## TASK BRIEF
Repeat each record exactly. Any picture gets left out.
***** GIVEN DATA *****
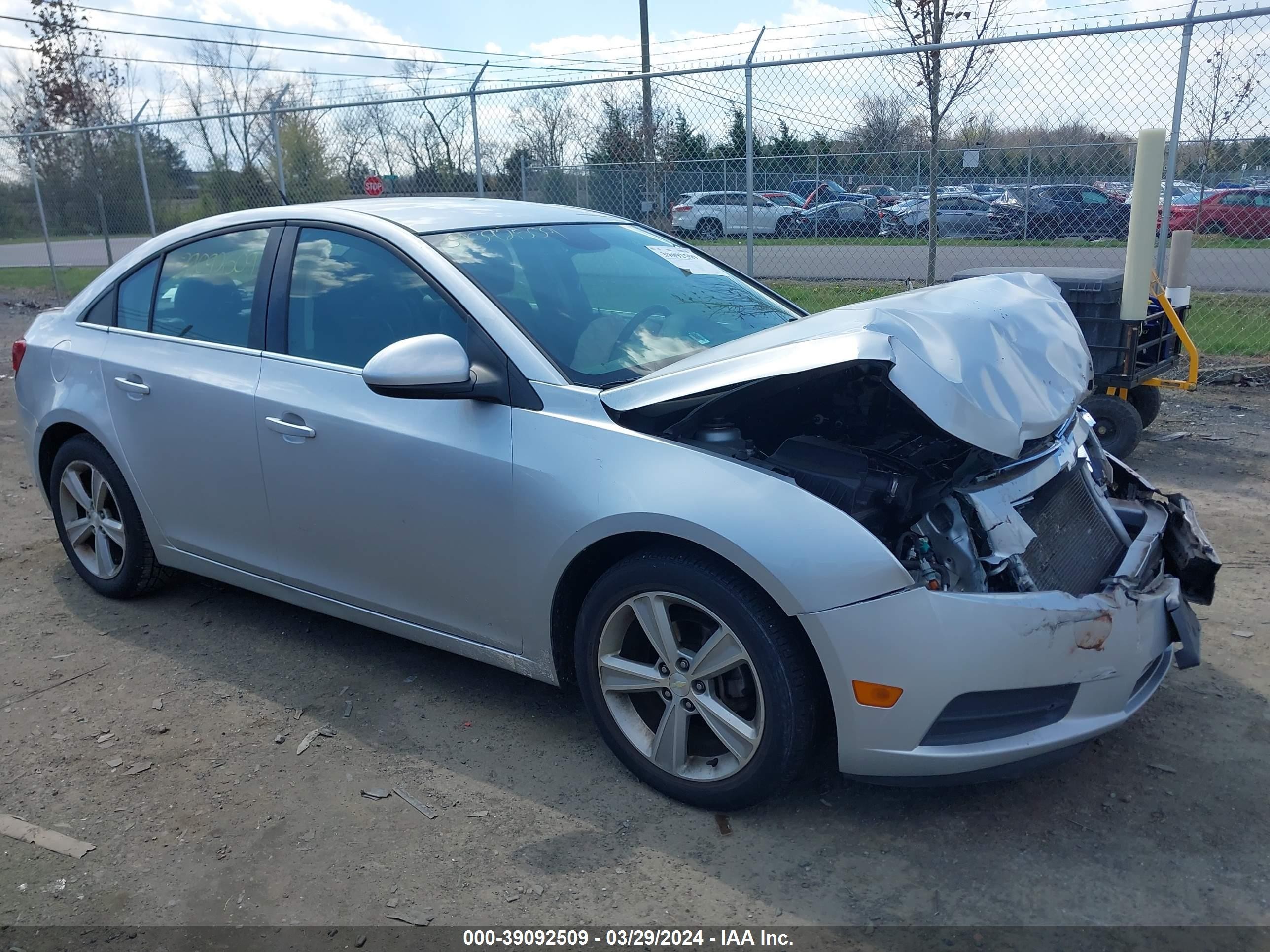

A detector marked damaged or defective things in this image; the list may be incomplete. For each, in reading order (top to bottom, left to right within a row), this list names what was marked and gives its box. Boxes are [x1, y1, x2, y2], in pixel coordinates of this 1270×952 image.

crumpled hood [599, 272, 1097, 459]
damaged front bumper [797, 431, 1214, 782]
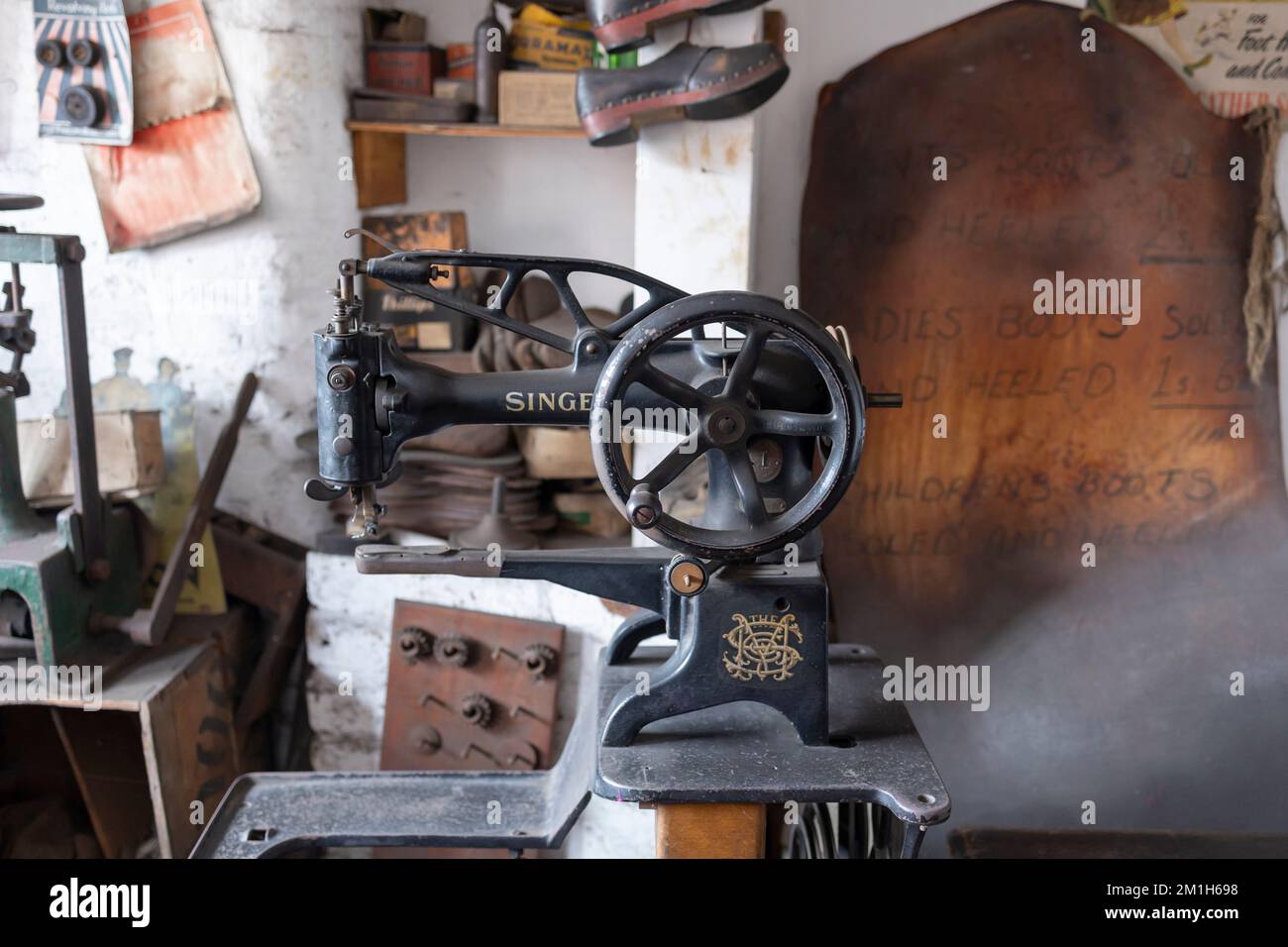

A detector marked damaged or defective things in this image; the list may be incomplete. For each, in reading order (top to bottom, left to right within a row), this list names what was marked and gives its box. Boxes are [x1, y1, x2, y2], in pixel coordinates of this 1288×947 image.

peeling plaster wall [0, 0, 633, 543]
*****
## WRITTEN ANSWER
A detector marked damaged or defective things in this image; the list may be incomplete. For each, in reading order (top to bottom, left to right within a row), this list names what was marked and gives its box. Boxes are [x1, y1, x2, y2], in pixel coordinates of this 1270×952 image.

crumpled hood [599, 272, 1097, 459]
damaged front bumper [797, 431, 1214, 782]

A detector marked damaged or defective things in this image; the list may be incomplete. For each, in reading order (top to bottom, left to right within a row), this list names what was marked and gives its box. Boxes are [x1, y1, x2, y2], in pixel coordinates of this 1288×947 image.

peeling plaster wall [0, 0, 633, 543]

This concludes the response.